Mare,
I absolutely agree with you about that "happy medium" being struck in any operation. I think there are two basic ways to go about trying to break even or make a profit in the herps business/hobby. You can either breed a bunch of lower priced animals and make it up on the volume you sell, or you can produce top quality animals and be happy selling fewer of them.
If you produce nothing but lower priced animals, you CAN make quite a bit of money without very much investment. If you say, bought 5.10 normals of various hets, you could pretty easily count on producing 100-150 sellable hatchlings every year (maybe more or less, depending on whether those females double clutched or how prolific they were at breeding). If you sell those for an average of fifteen dollars a piece, you can expect to make $1,500.00 to $2,250.00 per year. If you breed your own mice, the costs are even lower, but even with feeding frozen mice from rodentpro or bigcheese, you still are well within $300 or so for total feeding. Let's say you build your own racks for keeping the animals, and you could house them all comfortably for $600.00. So, the final tally is maybe $1,900.00 in expenses for the first year (including the purchase of your breeders), and you have a pretty good shot at making all, or nearly all, that money back in the very first spring you sell your babies. True, your time has not yet been accounted for, but if we are in this as a hobby and not a pure business venture, that shouldn't be surprising. The second year, sees much the same "income" with no more expenditures than the continued feeding of those animals ($300-$500/year). I'd say that was a hobby that made you a profit, but this way produces a lot of work for one to do.

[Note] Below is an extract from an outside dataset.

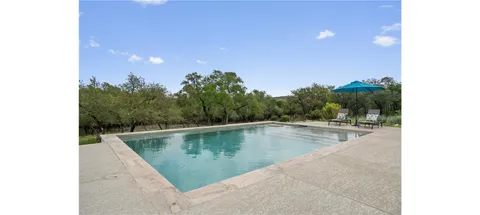 $1,999,999 | 1805 Performer Road, Spicewood, TX 78669
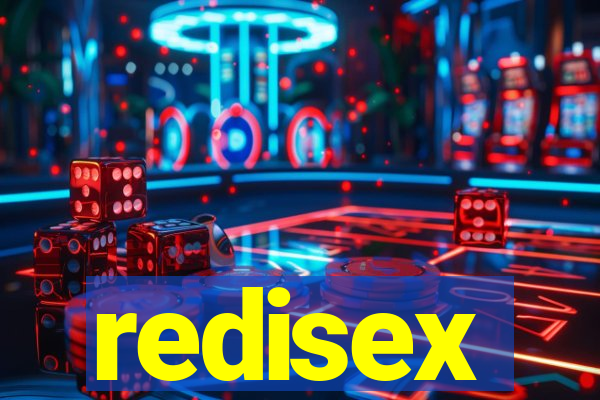 redisex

The other way to do this is to bite the bullet in expenditures in the first year, settle for far fewer babies to sell, and ONLY buy higher end animals. I paid quite a bit of money for 1.1 hypo-bloodred hatchlings this year. Now, it will be a couple of years before I see any of this back, but when they start producing for me, I should have no problem recouping as much as 500% of my original purchase price for them from their very first clutch (and that's assuming that I have to undercut the "big breeders" a bit in order to make mine more appealing, which I don't plan on doing at all). I also have other variations of bloodreds, lavenders, motleys, and other color morphs that all will produce babies that are by far more "sellable" than are the normally colored animals mentioned above. Even if I sell the babies at say 20% less than market value just to move them (I wouldn't, by the way), I could still more than make up whatever I have spent on the adults to produce them.
My racks, feeding, and continual purchases are all supported by the sales from the babies that my current animals produce. I'm not a corn snake mogul, by any stretch of the imagination, but they (my critters) take care of themselves financially, and, because I have need of fewer animals to do the same thing that the person who breeds less expensive morphs needs to create that amount of profit, my ability to take care of each individual animal is not stretched so thin. I still hold almost every one of my animals for a few minutes almost every single day, for example.
There is no way that I could ever hope to do this professionally in the sense that my entire income would be derived from this venture as do Rich, Don, Kathy, Jim Stepflug, and many others. However, I do think that with a little forethought, some learning from others who have gone on before us, and some reasonable expectations, one can have his hobby and make his profit too.